En déplacement en milieu de semaine en Loire-Atlantique, l'ancienne ministre écologiste Cécile Duflot a, elle aussi, promis de ne rien lâcher. "Il y a une contradiction intrinsèque, on dit: 'c'est l'aéroport du Grand Ouest' mais on fait une consultation limitée à Nantes et au département de Loire-Atlantique. Donc, de toute façon, cette consultation est critiquable, quel que soit son résultat. Ce qui est sûr, c'est que les arguments qui nous conduisent à nous opposer à ce projet seront les mêmes lundi, quoi qu'il arrive", a lancé la députée EELV.
Elle faisait référence au périmètre de la consultation qui est critiqué par les détracteurs; mais le Conseil d'Etat a validé le choix du gouvernement de ne l'organiser qu'en Loire-Atlantique, là où l'enquête publique a été menée.
Elu de la région, l'eurodéputé Yannick Jadot rappellait pour sa part que des recours juridiques sont toujours en cours. Les arrêtés préfectoraux dits "loi sur l'eau" et "espèces protégées doivent notamment être examinés d'ici à la fin de l'année par la cour administrative d'appel de Nantes. Or, François Hollande avait affirmé en 2015 que rien ne se passerait tant que la justice n'aurait pas définitivement tout tranché. Les militants anti-aéroport se réfugient donc derrière cette parole présidentielle bien que le Chef de l'Etat a proposé depuis un compromis avec cette consultation.
Une Zad qu'il va falloir évacuer
Et même si l'exécutif (Manuel Valls, François Hollande et surtout Jean-Marc Ayrault étant des soutiens du transfert) se trouve politiquement conforté à l'issue de cette consultation décidée pour tenter de sortir par le haut d'un dossier polémique, l'exécution des résultats ne sera pas simple. Sur place, ils sont nombreux à ne pas vouloir laisser la place aussi facilement. "Il faudra faire en sorte qu'on respecte le choix des électeurs. Ceux qui occupent cet espace de manière totalement illégale devront être évacués. C'est ainsi que l'autorité de l'Etat se fait respecter", a réaffirmé le premier ministre au cours de la semaine écoulée. Il a répété à l'issue du référendum que les occupants illégaux "devront partir" d'ici le début des travaux "à l'automne". "Le gouvernement fera appliquer le verdict des urnes", promet le chef du gouvernement.

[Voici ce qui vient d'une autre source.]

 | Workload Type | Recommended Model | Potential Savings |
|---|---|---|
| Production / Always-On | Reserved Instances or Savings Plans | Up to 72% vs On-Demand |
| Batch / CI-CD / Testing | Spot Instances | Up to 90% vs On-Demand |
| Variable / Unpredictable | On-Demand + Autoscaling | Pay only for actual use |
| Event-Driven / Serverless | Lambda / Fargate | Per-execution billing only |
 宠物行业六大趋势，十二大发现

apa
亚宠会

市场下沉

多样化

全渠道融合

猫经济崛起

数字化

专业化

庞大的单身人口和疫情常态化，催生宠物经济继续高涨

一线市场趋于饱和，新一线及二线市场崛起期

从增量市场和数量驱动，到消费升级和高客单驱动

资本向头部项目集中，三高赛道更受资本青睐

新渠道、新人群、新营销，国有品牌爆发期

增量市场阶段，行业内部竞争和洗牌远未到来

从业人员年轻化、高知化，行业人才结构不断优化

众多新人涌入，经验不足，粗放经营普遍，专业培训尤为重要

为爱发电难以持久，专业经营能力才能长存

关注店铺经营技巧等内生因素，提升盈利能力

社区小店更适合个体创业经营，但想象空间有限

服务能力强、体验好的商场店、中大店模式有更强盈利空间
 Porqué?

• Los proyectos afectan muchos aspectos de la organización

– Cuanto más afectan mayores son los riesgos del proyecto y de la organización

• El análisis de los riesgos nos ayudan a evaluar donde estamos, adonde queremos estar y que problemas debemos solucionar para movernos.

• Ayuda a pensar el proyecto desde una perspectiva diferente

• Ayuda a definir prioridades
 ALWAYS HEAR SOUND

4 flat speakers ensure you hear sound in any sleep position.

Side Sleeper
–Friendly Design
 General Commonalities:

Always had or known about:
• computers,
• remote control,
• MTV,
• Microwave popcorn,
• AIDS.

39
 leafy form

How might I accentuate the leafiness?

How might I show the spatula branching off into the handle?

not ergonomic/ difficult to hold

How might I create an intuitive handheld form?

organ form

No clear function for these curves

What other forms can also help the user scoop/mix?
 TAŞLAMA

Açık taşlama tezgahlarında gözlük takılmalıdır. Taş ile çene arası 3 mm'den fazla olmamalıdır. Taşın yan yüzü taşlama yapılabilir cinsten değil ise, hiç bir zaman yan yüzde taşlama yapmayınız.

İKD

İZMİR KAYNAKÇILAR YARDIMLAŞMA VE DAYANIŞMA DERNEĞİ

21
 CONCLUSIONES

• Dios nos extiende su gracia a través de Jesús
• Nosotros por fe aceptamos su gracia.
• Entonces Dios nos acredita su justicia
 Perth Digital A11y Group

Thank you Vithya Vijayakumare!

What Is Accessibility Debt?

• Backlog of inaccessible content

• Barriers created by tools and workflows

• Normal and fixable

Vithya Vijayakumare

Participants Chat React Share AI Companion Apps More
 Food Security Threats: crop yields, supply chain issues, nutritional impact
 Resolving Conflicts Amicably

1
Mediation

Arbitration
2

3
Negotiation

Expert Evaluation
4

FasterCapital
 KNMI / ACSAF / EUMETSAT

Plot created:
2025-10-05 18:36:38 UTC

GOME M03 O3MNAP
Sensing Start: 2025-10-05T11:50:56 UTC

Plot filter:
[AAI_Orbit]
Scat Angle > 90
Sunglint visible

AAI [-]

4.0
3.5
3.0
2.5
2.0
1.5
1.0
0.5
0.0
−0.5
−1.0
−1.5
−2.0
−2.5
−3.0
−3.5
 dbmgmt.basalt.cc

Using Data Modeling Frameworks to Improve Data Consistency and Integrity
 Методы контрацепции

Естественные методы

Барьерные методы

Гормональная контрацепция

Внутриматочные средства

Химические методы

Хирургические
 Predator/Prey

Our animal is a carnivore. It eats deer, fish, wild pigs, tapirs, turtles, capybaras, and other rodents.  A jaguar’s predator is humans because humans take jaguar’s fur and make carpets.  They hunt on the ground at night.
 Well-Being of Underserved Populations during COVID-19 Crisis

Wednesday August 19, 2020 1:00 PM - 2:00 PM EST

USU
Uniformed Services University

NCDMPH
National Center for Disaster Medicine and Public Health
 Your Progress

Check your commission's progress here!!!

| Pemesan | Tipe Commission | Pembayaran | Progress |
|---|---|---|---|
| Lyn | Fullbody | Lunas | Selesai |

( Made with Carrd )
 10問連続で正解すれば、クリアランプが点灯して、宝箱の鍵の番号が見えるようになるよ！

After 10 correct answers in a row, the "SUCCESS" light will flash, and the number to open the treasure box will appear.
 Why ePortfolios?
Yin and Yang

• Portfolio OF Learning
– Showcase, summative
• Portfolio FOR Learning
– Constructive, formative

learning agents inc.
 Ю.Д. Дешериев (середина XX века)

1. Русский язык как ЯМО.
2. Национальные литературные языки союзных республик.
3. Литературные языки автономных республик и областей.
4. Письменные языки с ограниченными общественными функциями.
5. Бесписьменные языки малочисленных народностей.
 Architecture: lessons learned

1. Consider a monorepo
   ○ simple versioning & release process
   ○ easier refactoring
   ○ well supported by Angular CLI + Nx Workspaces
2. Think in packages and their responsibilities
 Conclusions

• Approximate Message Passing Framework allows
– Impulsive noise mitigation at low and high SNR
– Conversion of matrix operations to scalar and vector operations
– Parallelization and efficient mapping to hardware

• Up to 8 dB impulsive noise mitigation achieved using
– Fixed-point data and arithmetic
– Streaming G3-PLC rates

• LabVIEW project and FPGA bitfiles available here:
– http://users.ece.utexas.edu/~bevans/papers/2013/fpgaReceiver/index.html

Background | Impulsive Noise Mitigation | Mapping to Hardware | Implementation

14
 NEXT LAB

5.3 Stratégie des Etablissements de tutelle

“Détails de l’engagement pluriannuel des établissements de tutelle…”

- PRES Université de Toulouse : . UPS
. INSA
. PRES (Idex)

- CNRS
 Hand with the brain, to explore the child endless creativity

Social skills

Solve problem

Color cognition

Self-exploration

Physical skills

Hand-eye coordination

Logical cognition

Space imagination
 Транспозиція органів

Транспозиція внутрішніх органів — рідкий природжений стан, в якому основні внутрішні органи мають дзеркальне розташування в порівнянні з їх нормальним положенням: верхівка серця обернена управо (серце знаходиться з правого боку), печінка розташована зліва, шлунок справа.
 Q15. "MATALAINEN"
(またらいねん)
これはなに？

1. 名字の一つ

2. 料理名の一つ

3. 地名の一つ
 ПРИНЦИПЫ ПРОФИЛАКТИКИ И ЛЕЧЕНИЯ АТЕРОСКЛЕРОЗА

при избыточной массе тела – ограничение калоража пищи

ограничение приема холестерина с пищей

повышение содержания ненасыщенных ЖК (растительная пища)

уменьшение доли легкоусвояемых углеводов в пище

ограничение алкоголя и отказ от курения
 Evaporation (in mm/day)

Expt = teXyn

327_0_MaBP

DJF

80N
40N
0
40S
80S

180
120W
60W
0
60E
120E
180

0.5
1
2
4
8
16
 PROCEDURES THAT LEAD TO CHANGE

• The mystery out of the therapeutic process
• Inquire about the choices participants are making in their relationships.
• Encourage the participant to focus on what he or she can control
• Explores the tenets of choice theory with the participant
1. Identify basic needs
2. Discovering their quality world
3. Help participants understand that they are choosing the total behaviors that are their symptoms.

En février, quand le chef de l'Etat avait annoncé le référendum, il se fixait comme objectif de faire débuter le chantier à l'automne. "Les travaux doivent commencer au mois d'octobre. Ils se feront si le référendum aboutit à ce résultat", promettait alors François Hollande.
La pression de la droite ne va aller qu'en s'accentuant. "Il reste au gouvernement à respecter le vote", dit notamment le député Les Républicains Eric Ciotti. "C'est la victoire du développement, de l'emploi, la défaite des zadistes. Désormais il faut que le gouvernement tranche, rien ne serait pire si rien ne se passe. Je demande donc l'évacuation de la #ZAD et le commencement des travaux de l'aéroport", a abondé le président LR de la région Pays-de-la-Loire, Bruno Retailleau.
Seulement, sans le bon vouloir des opposants, c'est par la force qu'il faudra évacuer les dizaines d'hectares sur lesquels le futur aéroport doit voir le jour. Avec tous les risques que cela comporte pour l'image d'un pouvoir au plus bas dans les sondages, et pour la sécurité des militants sur place. Pour s'en convaincre, il suffit de se remémorer le fiasco de l'opération César lancée en 2012 pour déloger les zadistes.